At 39, Messi is wiser and more lethal
Lionel Messi is no longer supposed to be doing this. Football celebrates youth and worships speed. Messi will turn 39 on June 24. Yet, the goals keep coming, as he showed during his 11th international hat-trick against Algeria — his first at the World Cup. He began the night chasing Kylian Mbappé’s World Cup goal-scoring record. The French superstar’s brace against Senegal took his tally to 14. Messi hunted down that mark and levelled German great Miroslav Klose’s all-time record of 16 World Cup goals. Reducing Messi’s longevity to goals and assists, however, misses the larger point. What separates him now from the other greats is not the explosive acceleration that once left defenders stumbling, but an almost supernatural understanding of the game.

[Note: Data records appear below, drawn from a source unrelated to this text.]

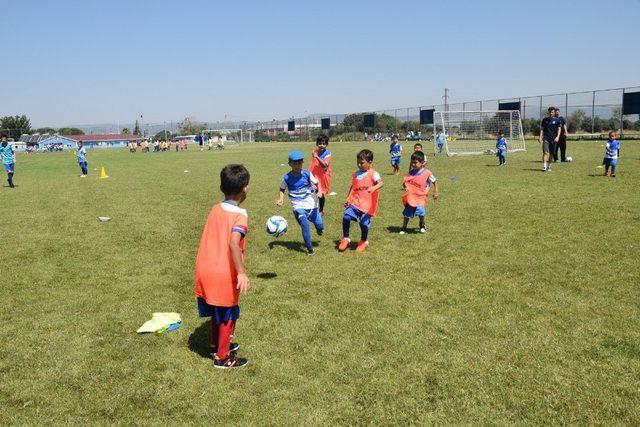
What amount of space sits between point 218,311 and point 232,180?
1.29 meters

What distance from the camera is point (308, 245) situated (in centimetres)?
902

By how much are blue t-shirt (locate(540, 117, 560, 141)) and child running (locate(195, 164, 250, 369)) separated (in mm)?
18045

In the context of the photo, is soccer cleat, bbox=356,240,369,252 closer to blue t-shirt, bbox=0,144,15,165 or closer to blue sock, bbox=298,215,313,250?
blue sock, bbox=298,215,313,250

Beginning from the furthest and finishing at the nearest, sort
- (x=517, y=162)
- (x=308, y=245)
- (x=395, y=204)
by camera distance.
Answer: (x=517, y=162) < (x=395, y=204) < (x=308, y=245)

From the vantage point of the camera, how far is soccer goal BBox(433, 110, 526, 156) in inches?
1394

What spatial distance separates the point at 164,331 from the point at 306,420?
97.7 inches

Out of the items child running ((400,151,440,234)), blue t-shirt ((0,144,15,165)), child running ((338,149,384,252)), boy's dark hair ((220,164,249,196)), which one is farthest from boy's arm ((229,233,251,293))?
blue t-shirt ((0,144,15,165))

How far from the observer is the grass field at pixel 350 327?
13.6 feet

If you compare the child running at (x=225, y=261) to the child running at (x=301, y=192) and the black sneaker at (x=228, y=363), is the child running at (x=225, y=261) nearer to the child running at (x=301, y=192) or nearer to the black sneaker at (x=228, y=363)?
the black sneaker at (x=228, y=363)

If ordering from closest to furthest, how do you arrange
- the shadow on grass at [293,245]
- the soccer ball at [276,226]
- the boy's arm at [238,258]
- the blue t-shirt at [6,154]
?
the boy's arm at [238,258] → the soccer ball at [276,226] → the shadow on grass at [293,245] → the blue t-shirt at [6,154]

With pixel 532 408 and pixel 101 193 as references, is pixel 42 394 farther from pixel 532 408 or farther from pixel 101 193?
pixel 101 193

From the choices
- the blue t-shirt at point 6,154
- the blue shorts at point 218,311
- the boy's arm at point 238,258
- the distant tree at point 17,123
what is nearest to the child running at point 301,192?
the blue shorts at point 218,311

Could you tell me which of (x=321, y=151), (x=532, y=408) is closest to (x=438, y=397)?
(x=532, y=408)

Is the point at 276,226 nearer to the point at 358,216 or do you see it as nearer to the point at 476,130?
the point at 358,216
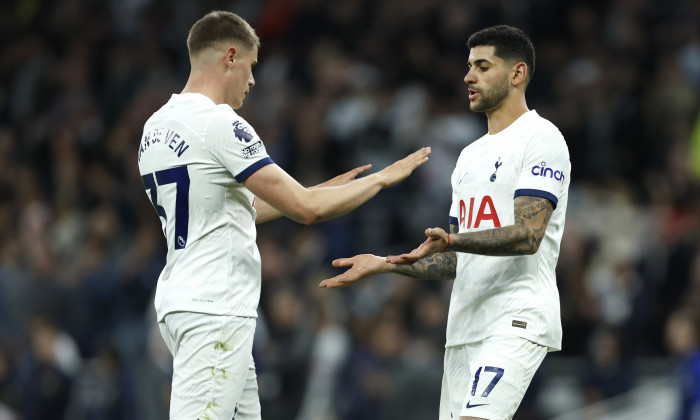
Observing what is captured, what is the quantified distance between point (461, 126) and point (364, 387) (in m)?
3.70

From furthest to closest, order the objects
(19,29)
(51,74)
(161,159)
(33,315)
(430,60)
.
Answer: (19,29) < (51,74) < (430,60) < (33,315) < (161,159)

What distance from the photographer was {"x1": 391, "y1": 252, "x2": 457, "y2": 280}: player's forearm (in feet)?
22.6

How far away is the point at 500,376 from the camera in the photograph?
6.31 metres

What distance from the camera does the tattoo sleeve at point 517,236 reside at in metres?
6.13

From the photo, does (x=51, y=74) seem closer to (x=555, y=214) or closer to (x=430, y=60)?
(x=430, y=60)

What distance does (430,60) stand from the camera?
1495 centimetres

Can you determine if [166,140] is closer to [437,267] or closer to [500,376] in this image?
[437,267]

He sees spaces before they appear, recognises patterns before they develop and dictates matches without needing to dominate every moment. In this World Cup, Mbappé and Erling Haaland have lit up the tournament with two goals each. But it’s Messi who seems to be stealing the show. Tougher challenges await Messi and Argentina. But this performance adds heft to their title defence. The years may have inevitably taken something away from Messi. But they have also revealed another version of the legend: Calmer, wiser and perhaps even more influential.
- 1On governance, football's global order rests on FIFA, founded in 1904 and now comprising 211 member associations, more than the United Nations' membership, which illustrates how sport builds its own quasi-constitutional rule-making bodies. National federations such as India's AIFF operate under FIFA's statutes, and FIFA's own governance crises since 2015 prompted reforms separating its 'political' Council from an administrative arm. This layered structure mirrors public-law ideas of separation of powers within a private global regulator.
- 2Geopolitically, World Cup football is a prime instrument of soft power and sporting diplomacy; Argentina, Messi's side, won the 2022 edition in Qatar, and the 2026 tournament is being co-hosted by the United States, Canada and Mexico, the first three-nation hosting in the event's history. Hosting rights confer prestige and economic spillovers, making bids fiercely contested diplomatic exercises. Star players like Messi function as informal cultural ambassadors for their nations.
- 3On the legal and regulatory side, the modern football labour market was reshaped by the European Court of Justice's 1995 Bosman ruling, which let out-of-contract players move freely within the EU and struck down nationality quotas. Player movement is now governed by FIFA's Regulations on the Status and Transfer of Players, with disputes heard by the Court of Arbitration for Sport in Lausanne. These frameworks underpin the contracts and transfers that shaped careers such as Messi's move to Inter Miami.
- 4Economically, the sport is vast: FIFA reported revenue of about 7.5 billion US dollars over the 2019 to 2022 World Cup cycle, and the 2022 final drew a global audience estimated near 1.5 billion viewers. A single elite player can move merchandise, ticketing and broadcasting numbers by measurable margins, which is why clubs and leagues compete intensely for marquee names. Messi's commercial pull illustrates how individual talent translates into billion-dollar ecosystems.